Arrange every line of the entries below as a numbered list, skipping blank lines and leaving the pictures out of your answer.

--- BEGIN RECORDS FOR PROCESSING ---

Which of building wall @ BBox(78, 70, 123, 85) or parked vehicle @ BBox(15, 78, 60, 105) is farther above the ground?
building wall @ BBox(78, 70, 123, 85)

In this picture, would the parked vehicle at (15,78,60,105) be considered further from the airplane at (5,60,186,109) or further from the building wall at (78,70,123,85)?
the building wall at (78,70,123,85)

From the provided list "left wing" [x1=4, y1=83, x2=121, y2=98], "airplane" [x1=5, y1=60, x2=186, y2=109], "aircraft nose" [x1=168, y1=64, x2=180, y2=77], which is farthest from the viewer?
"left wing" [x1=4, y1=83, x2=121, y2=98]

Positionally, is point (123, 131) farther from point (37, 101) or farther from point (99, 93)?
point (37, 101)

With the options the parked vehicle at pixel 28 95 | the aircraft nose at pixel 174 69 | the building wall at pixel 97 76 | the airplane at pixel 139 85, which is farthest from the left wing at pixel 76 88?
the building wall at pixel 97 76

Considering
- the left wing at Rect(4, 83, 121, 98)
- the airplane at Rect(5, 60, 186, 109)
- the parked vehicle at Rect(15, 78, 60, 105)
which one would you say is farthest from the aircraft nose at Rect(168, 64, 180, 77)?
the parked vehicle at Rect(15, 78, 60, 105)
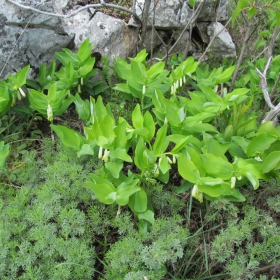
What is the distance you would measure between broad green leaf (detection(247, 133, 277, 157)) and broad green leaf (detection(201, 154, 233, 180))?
0.22m

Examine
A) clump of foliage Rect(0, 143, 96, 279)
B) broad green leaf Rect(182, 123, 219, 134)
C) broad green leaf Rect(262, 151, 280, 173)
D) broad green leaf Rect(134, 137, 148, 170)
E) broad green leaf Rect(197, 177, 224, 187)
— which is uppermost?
broad green leaf Rect(262, 151, 280, 173)

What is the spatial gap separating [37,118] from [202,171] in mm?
1457

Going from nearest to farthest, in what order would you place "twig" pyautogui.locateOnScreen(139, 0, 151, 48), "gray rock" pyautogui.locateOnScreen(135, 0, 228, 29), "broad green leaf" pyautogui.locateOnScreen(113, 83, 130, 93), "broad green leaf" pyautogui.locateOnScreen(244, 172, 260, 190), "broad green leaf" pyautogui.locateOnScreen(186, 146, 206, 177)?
"broad green leaf" pyautogui.locateOnScreen(244, 172, 260, 190) → "broad green leaf" pyautogui.locateOnScreen(186, 146, 206, 177) → "broad green leaf" pyautogui.locateOnScreen(113, 83, 130, 93) → "twig" pyautogui.locateOnScreen(139, 0, 151, 48) → "gray rock" pyautogui.locateOnScreen(135, 0, 228, 29)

--- END RECORDS FOR PROCESSING ---

- EXERCISE OUTPUT
1. Which of building wall @ BBox(78, 70, 123, 85) or parked vehicle @ BBox(15, 78, 60, 105) is farther above the ground?
2. building wall @ BBox(78, 70, 123, 85)
3. In this picture, would the parked vehicle at (15,78,60,105) be considered further from the airplane at (5,60,186,109) or further from the building wall at (78,70,123,85)?
4. the building wall at (78,70,123,85)
5. From the provided list "left wing" [x1=4, y1=83, x2=121, y2=98], "airplane" [x1=5, y1=60, x2=186, y2=109], "aircraft nose" [x1=168, y1=64, x2=180, y2=77], which is farthest from the viewer?
6. "left wing" [x1=4, y1=83, x2=121, y2=98]
7. Positionally, is point (123, 131) farther from point (37, 101) or farther from point (99, 93)?
8. point (37, 101)
9. With the options the parked vehicle at pixel 28 95 | the aircraft nose at pixel 174 69 | the building wall at pixel 97 76 | the airplane at pixel 139 85, which is farthest from the left wing at pixel 76 88?
10. the building wall at pixel 97 76
11. Considering
12. - the left wing at Rect(4, 83, 121, 98)
13. - the airplane at Rect(5, 60, 186, 109)
14. - the parked vehicle at Rect(15, 78, 60, 105)
15. which one would you say is farthest from the aircraft nose at Rect(168, 64, 180, 77)?
16. the parked vehicle at Rect(15, 78, 60, 105)
17. What is the distance you would measure between broad green leaf (detection(247, 133, 277, 157)) and broad green leaf (detection(201, 154, 233, 180))?
18. 0.22m
19. Examine
20. A) clump of foliage Rect(0, 143, 96, 279)
21. B) broad green leaf Rect(182, 123, 219, 134)
22. C) broad green leaf Rect(262, 151, 280, 173)
23. D) broad green leaf Rect(134, 137, 148, 170)
24. E) broad green leaf Rect(197, 177, 224, 187)
25. — which is uppermost?
26. broad green leaf Rect(262, 151, 280, 173)
27. What is the spatial gap separating [37,118] from [202,171] in mm?
28. 1457
29. Going from nearest to farthest, in what order would you place "twig" pyautogui.locateOnScreen(139, 0, 151, 48), "gray rock" pyautogui.locateOnScreen(135, 0, 228, 29), "broad green leaf" pyautogui.locateOnScreen(113, 83, 130, 93), "broad green leaf" pyautogui.locateOnScreen(244, 172, 260, 190), "broad green leaf" pyautogui.locateOnScreen(186, 146, 206, 177)?
30. "broad green leaf" pyautogui.locateOnScreen(244, 172, 260, 190) → "broad green leaf" pyautogui.locateOnScreen(186, 146, 206, 177) → "broad green leaf" pyautogui.locateOnScreen(113, 83, 130, 93) → "twig" pyautogui.locateOnScreen(139, 0, 151, 48) → "gray rock" pyautogui.locateOnScreen(135, 0, 228, 29)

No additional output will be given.